Excerto de origem:
****
Educação, cidadania, política e religião, serão, porventura, alguns dos pilares que podem suportar um desenvolvimento adequado e moderno na resolução deste grave problema que herdamos do século XX, que se prende com a indispensabilidade de abrirmos a nossa mentalidade para os valores da cultura, de forma a reconhecermos no outro um igual a nós e, como tal, titular de Deveres e Direitos Humanos, livre e responsável, respeitado e digno.
O reconhecimento e aceitação da interculturalidade são uma preocupação para o futuro, ou permanecerá um problema do passado? O multiculturalismo deverá constituir-se como um bem necessário, a desenvolver-se por toda a humanidade, como riqueza e património mundiais ou, pelo contrário, deveremos caminhar para o monoculturalismo, assente no facilitismo do entendimento neológico (relativo a pessoas) dos seres humanos, uns para com os outros?
Numa perspectiva humanista, com uma mentalidade democrática, não podem restar muitas dúvidas quanto ao futuro que nos convém! Um futuro intercultural, tolerante, fraterno, democrático, será a saída honrosa de um certo caos instalado, afinal, uma “caminhada sem fim pela estrada dos Direitos Humanos”.
****
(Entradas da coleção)
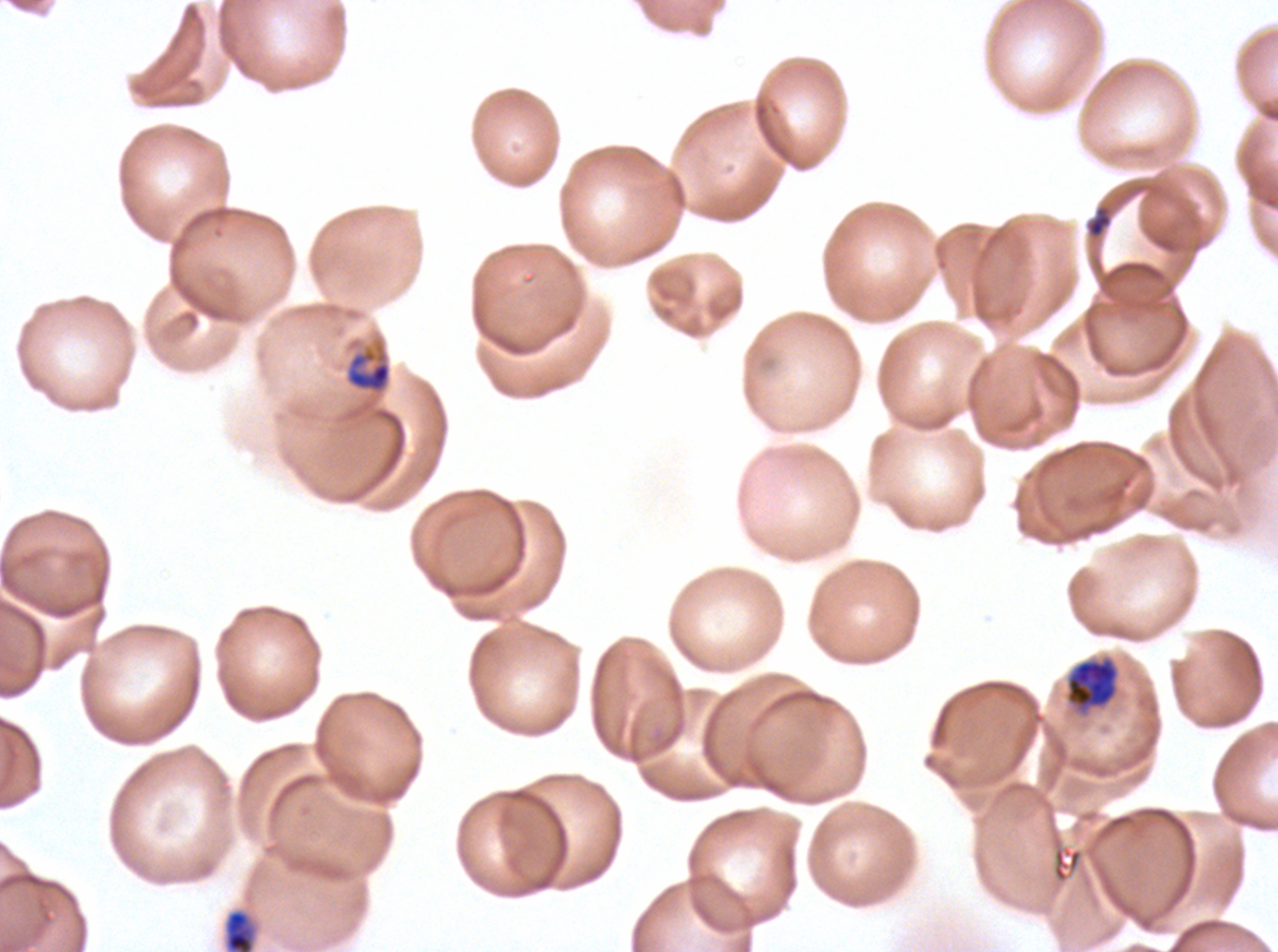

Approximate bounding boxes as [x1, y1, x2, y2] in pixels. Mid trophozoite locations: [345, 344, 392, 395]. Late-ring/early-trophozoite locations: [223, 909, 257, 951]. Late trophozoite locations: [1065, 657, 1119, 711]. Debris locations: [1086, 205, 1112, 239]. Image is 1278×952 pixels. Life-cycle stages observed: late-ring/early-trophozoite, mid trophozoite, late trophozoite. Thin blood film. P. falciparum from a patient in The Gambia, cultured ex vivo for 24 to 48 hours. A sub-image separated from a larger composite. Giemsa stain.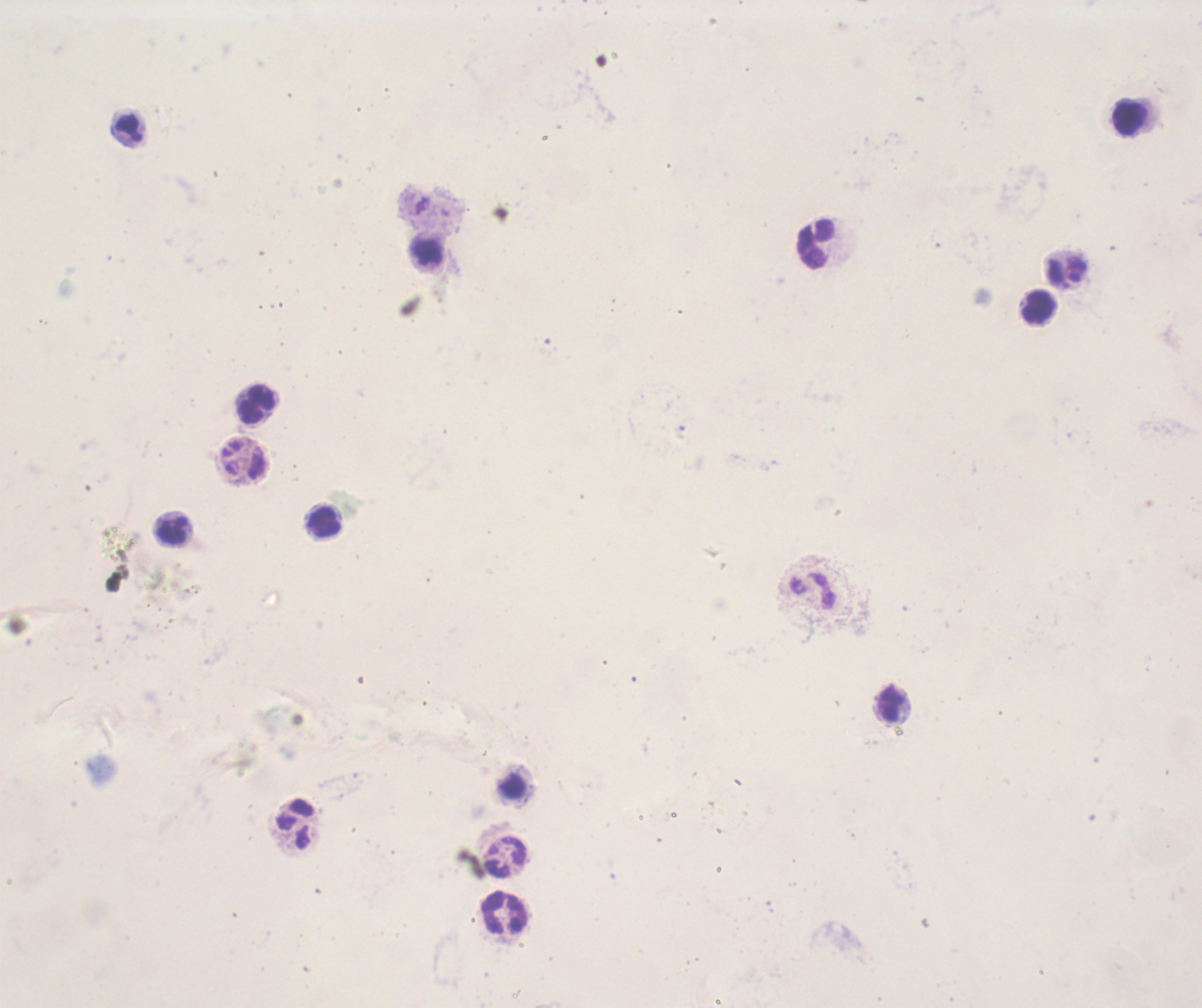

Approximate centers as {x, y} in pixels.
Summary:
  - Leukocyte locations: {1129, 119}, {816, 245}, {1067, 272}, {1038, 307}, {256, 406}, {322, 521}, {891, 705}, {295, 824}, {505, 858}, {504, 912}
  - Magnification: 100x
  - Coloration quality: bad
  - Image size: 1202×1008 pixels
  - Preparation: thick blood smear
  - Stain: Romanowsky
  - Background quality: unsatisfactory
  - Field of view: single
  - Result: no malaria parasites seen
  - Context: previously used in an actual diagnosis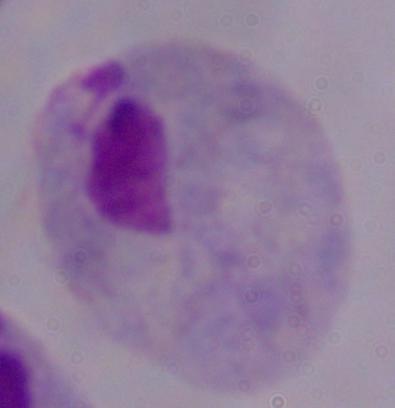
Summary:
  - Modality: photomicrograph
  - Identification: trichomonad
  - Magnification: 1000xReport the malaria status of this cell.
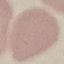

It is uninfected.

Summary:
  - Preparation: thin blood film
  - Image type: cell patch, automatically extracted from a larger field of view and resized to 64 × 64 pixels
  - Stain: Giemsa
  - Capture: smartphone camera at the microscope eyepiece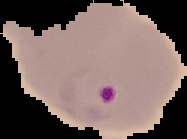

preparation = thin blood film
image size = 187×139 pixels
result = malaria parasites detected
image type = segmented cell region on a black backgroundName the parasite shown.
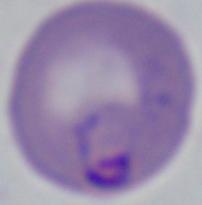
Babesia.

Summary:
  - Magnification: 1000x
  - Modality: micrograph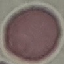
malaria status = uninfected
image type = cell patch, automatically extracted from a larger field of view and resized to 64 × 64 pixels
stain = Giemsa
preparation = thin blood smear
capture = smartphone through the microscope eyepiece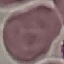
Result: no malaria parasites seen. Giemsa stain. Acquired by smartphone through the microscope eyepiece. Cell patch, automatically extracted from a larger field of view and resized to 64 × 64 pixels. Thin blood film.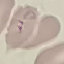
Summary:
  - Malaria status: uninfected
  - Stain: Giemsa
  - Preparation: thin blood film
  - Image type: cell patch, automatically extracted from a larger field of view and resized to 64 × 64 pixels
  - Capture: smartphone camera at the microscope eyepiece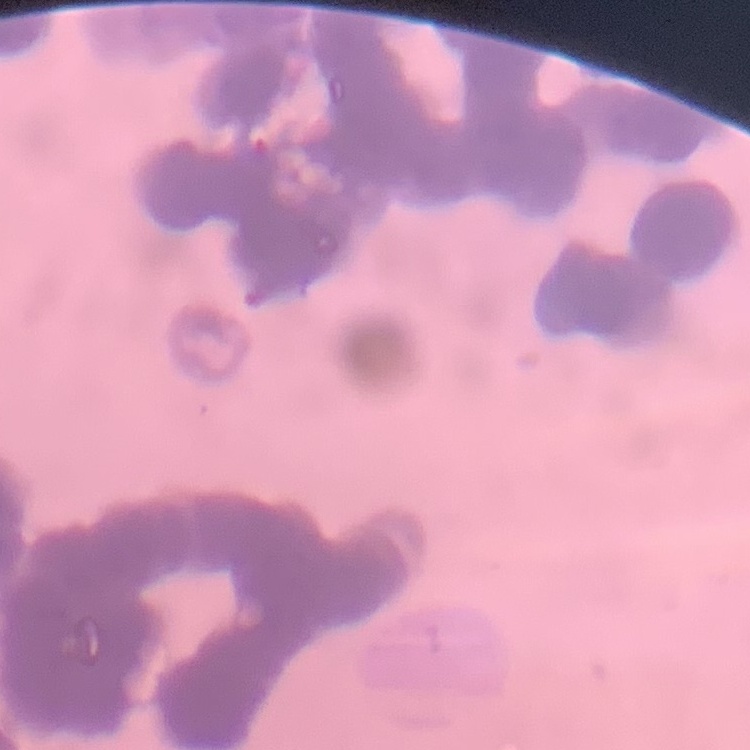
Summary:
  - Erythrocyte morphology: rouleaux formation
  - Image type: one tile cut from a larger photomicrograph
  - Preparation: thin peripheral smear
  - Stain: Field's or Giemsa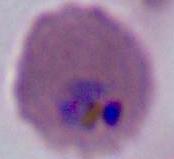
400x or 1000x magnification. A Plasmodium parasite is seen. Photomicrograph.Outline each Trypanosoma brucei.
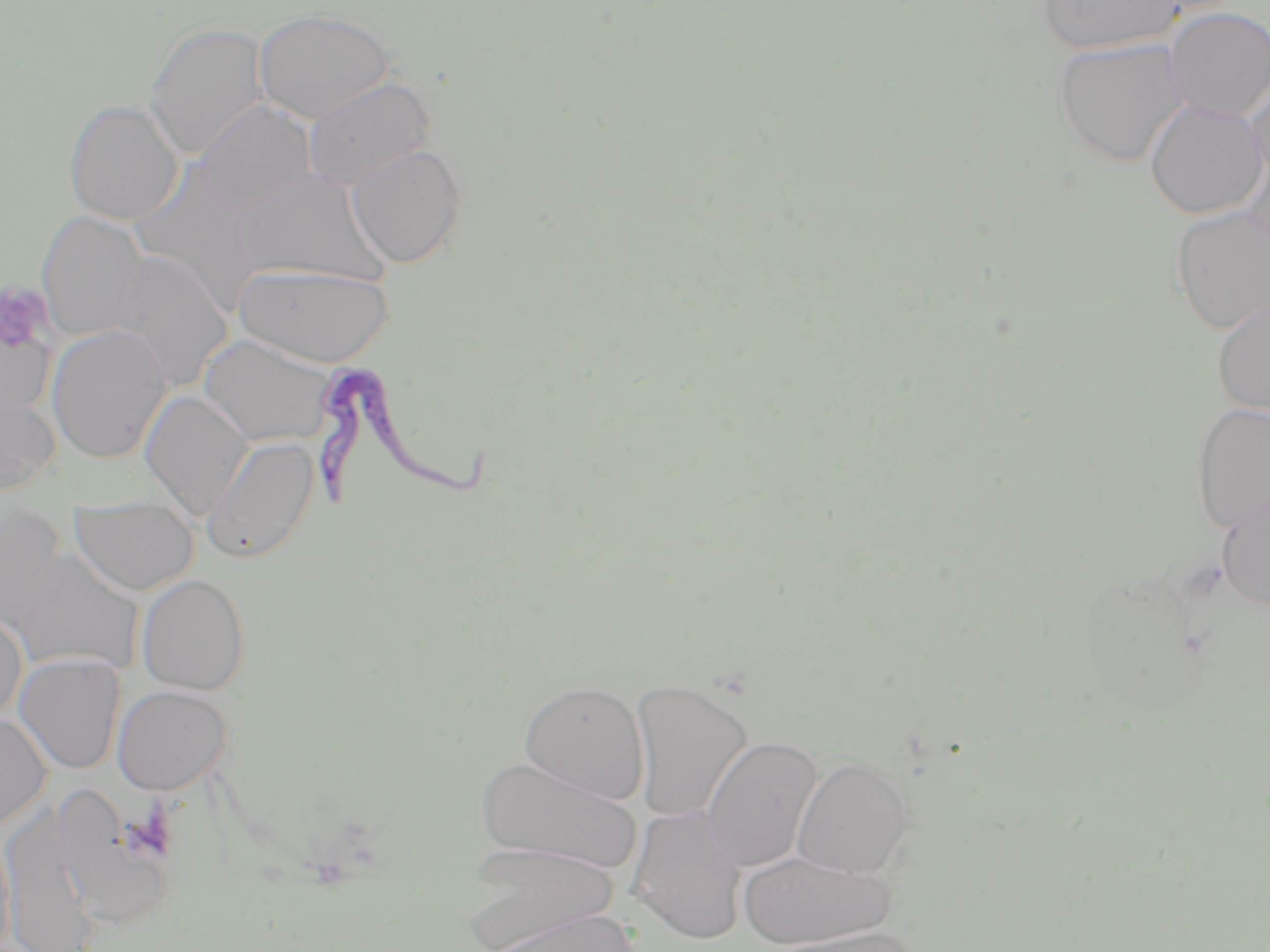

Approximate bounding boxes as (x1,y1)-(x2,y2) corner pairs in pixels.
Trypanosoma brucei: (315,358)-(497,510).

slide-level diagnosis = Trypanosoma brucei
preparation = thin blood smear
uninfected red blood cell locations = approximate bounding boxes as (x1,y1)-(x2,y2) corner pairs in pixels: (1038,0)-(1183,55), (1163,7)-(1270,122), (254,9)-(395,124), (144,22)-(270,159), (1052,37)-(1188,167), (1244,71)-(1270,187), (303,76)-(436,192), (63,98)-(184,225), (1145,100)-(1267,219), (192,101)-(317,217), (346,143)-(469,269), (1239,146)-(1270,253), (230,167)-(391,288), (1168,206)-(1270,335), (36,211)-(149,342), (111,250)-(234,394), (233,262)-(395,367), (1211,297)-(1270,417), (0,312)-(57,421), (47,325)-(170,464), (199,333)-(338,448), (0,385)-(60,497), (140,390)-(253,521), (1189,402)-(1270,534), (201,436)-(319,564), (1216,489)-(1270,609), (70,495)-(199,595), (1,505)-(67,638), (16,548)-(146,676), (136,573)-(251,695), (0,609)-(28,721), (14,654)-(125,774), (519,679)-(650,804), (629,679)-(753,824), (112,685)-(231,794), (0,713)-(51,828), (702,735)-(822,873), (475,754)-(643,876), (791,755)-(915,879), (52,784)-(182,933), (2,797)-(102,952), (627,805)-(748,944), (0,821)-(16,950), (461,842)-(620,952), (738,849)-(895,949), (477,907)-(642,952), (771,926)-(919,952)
****
Tarefas a realizar:
1 > No excerto sobre interculturalidade, de que século se diz ter sido herdado o grave problema referido?
2 > Retome o excerto sobre interculturalidade e Direitos Humanos a partir do ponto em que termina.

Respostas esperadas:
1 > Do século XX.

2 >
Atentemos em alguns documentos importantes, e meditemos, objetiva e realisticamente, sobre o conteúdo de um ou dois preceitos jurídico-legais: «Todos os seres humanos nascem livres e iguais em dignidade e direitos» e «Todos os seres humanos podem invocar os direitos e as liberdades proclamadas na presente declaração, sem distinção alguma, nomeadamente de raça, de cor, de sexo, de língua, de religião, de opinião política ou outra...» (ASSEMBLEIA-GERAL DAS NAÇÕES UNIDAS, DUDH, 1948: Artºs 1º, 2º).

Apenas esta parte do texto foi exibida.